Basic Concept: Data integrity in AI systems requires not only that data is accurate at a point in time, but that its entire history of transformation and usage can be traced and verified. Tracking how data has been used and transformed throughout the AI system lifecycle provides ongoing integrity assurance. CompTIA SecAI+ Study Guide covers data governance controls including lineage for AI integrity.
Why D is Correct: Data lineage tracks and documents the complete journey of data from its origin through every transformation, processing step, and use within an AI system. By recording what happened to the data, when, by whom, and through which processes, data lineage provides the audit trail needed to ensure data integrity throughout the AI system ' s data usage lifecycle. It enables verification that data has been used as intended and has not been improperly modified at any stage.
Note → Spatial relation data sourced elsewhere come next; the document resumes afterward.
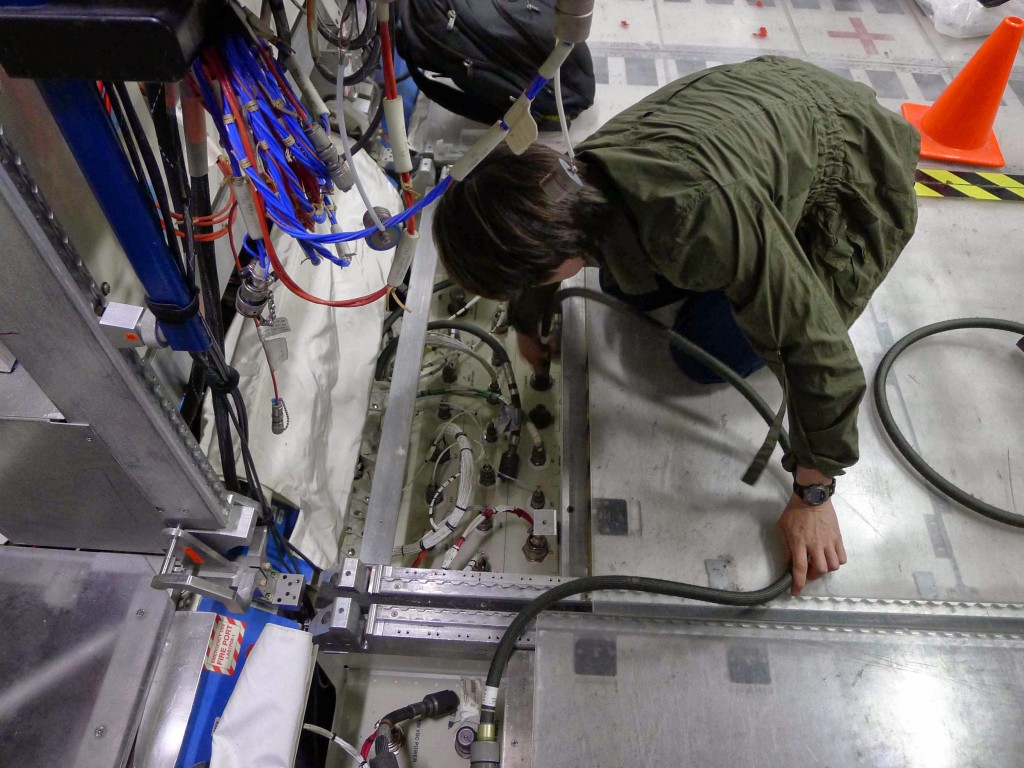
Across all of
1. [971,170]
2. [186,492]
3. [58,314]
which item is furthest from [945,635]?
[971,170]

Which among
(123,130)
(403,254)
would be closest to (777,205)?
(403,254)

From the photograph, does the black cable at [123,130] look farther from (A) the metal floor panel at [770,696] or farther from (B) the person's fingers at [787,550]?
(B) the person's fingers at [787,550]

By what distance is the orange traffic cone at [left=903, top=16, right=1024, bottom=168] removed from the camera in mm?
1953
Why A is Wrong: Data masking replaces sensitive data values with anonymized equivalents to protect privacy. It is a confidentiality control that modifies data values rather than a mechanism for ensuring or tracking data integrity across the system.
Why B is Wrong: Data cleansing removes or corrects errors, inconsistencies, and noise in datasets to improve data quality. It is a data preparation activity that improves data accuracy at a point in time but does not track data usage or provide ongoing integrity assurance throughout the AI system lifecycle.
Why C is Wrong: Data verification confirms that data meets expected quality standards and validates its accuracy at a specific check point. While important for quality assurance, it provides a point-in-time check rather than continuous tracking of data usage and transformations as data lineage does.